Don't parse XML/HTML with regex, use a proper XML/HTML parser and a powerful xpath query.
theory :
According to the compiling theory, XML/HTML can't be parsed using regex based on finite state machine. Due to hierarchical construction of XML/HTML you need to use a pushdown automaton and manipulate LALR grammar using tool like YACC.
Check this thread too, why-its-not-possible-to-use-regex-to-parse-html-xml
realLife©®™ everyday tool in a shell :
You can use one of the following :
xmllint often installed by default with libxml2, xpath1
xmlstarlet can edit, select, transform... Not installed by default, xpath1
xpath installed via perl's module XML::XPath, xpath1
xidel xpath3
saxon-lint my own project, wrapper over #Michael Kay's Saxon-HE Java library, xpath3
or you can use high level languages and proper libs, I think of :
python's lxml (from lxml import etree)
perl's XML::LibXML, XML::XPath, XML::Twig::XPath, HTML::TreeBuilder::XPath
ruby nokogiri, check this example
php DOMXpath, check this example
Check: Using regular expressions with HTML tags
Fot this, you need an XML parser and xpath query in your shell, see:
$ xidel -se '//CLLI/text()' file.xml
When fixed your XML (opening/closing tag missmatch: TABLENANE/TABLENAME):
xmllint --xpath '//CLLI/text()' file
This command is installed with libxml2 and is far than exotic because it's installed by default on many Linux distros
Output
518
So now, you can retrieve all wanted values in shell variables, one example:
$ collectiondate=$(xidel -se '//COLLECTION_DATE/text()' file)
$ echo "$collectiondate"
But, please, don't use awk nor regex to parse XML.
There's others tools, check:
How to execute XPath one-liners from shell?
Check too: Using regular expressions with HTML tags (same thing for XML)
Going further
declare -A arr
for i in CLLI COLLECTION_DATE SS7RT; do
read arr[$i] < <(xmllint --xpath "//$i/text()" file.xml)
◇ ◇ ◇
== Task list ==
• 1. In the XML-parsing answer, which shell tool is said to be installed with libxml2?
• 2. Resume the XML-parsing answer from the point where it stops.

== Record set ==
◇ ◇ ◇
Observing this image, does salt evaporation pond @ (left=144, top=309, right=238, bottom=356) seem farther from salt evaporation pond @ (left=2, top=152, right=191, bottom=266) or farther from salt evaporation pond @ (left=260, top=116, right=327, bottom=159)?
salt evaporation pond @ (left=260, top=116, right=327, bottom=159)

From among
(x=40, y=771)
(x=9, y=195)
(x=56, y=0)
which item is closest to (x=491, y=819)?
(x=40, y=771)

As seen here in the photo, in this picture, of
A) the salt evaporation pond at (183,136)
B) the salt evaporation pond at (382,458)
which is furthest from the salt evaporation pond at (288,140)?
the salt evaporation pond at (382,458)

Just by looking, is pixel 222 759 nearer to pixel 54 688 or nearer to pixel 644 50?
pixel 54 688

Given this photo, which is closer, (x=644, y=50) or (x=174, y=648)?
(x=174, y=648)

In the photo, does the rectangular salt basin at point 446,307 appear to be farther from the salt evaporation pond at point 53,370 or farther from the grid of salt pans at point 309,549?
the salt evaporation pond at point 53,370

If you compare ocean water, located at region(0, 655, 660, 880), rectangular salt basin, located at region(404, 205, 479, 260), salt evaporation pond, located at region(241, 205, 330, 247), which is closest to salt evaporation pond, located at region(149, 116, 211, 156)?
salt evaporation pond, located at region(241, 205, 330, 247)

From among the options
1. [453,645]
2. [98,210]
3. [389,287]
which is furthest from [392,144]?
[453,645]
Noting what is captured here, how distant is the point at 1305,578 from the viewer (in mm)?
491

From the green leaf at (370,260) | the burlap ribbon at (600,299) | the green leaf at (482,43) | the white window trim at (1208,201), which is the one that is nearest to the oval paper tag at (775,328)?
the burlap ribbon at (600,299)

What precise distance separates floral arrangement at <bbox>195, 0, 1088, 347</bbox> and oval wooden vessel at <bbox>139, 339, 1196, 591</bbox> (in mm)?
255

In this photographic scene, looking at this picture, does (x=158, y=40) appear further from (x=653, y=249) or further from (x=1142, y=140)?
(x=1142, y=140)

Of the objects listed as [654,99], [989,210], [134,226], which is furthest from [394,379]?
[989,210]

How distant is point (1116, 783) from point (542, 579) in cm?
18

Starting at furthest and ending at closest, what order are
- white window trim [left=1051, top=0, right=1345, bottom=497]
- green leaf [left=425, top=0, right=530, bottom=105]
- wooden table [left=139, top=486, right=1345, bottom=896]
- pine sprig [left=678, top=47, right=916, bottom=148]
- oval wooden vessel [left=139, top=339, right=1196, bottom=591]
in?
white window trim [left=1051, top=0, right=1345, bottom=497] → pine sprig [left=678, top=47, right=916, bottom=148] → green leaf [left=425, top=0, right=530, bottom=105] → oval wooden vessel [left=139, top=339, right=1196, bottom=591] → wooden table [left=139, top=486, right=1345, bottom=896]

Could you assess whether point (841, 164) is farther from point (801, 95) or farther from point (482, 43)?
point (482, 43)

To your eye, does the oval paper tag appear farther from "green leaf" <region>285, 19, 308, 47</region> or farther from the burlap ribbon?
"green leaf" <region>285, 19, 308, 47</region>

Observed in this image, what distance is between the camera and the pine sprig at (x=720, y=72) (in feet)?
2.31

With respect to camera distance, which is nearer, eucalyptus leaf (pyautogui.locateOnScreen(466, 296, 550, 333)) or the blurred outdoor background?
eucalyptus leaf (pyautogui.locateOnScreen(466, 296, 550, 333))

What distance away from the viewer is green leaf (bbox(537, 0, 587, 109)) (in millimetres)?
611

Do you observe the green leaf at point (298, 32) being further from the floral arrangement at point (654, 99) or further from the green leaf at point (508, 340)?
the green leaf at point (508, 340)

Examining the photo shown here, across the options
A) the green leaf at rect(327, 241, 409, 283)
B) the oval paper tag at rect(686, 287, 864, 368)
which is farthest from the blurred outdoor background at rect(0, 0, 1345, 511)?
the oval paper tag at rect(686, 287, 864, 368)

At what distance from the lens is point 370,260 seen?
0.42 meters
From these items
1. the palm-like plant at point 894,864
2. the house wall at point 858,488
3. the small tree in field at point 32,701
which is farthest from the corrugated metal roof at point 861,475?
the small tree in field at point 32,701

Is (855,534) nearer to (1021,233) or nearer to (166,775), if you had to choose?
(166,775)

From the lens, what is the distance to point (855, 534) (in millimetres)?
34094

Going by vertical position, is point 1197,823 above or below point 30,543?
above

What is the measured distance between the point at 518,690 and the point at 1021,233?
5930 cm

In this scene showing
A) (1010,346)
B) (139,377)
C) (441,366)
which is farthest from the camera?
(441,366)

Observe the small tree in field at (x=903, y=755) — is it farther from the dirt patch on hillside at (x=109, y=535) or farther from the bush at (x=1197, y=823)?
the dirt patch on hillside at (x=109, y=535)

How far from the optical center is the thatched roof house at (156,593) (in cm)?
◇ ◇ ◇
== Task responses ==
• 1. xmllint

• 2.
done
Now you have an associative array with CLLI COLLECTION_DATE SS7RT keys:
Keys:
printf '%s\n' "${!arr[#]}"
CLLI
SS7RT
COLLECTION_DATE
Values:
$ printf '%s\n' "${arr[#]}"
518
99
06/04/20 00:45:00
for COLLECTION_DATE:
$ echo "${arr[COLLECTION_DATE]}"
06/04/20 00:45:00
It's possible to feed a numeric array in one line too:
readarray a < <(xidel -se '//*[self::CLLI or self::COLLECTION_DATE or self::SS7RT]/text()' file.xml)
I want its value in a variable like $CLLI =518, $COLLECTION_DATE = 06/04/20 00:45:00, SS7RT = 99.. so that I can use these values further to write an insert query.
I'm going to interpret this as; you want every child-node, and its value, in the "ROW"-node exported as a variable.
As "Gilles Quenot" already mentioned, please don't parse xml with regex. I'd suggest you give xidel a try.
You could do it manually and call xidel for each and every node...
CLLI=$(xidel -s qhr2400.xml -e '//CLLI')
COLLECTION_DATE=$(xidel -s qhr2400.xml -e '//COLLECTION_DATE')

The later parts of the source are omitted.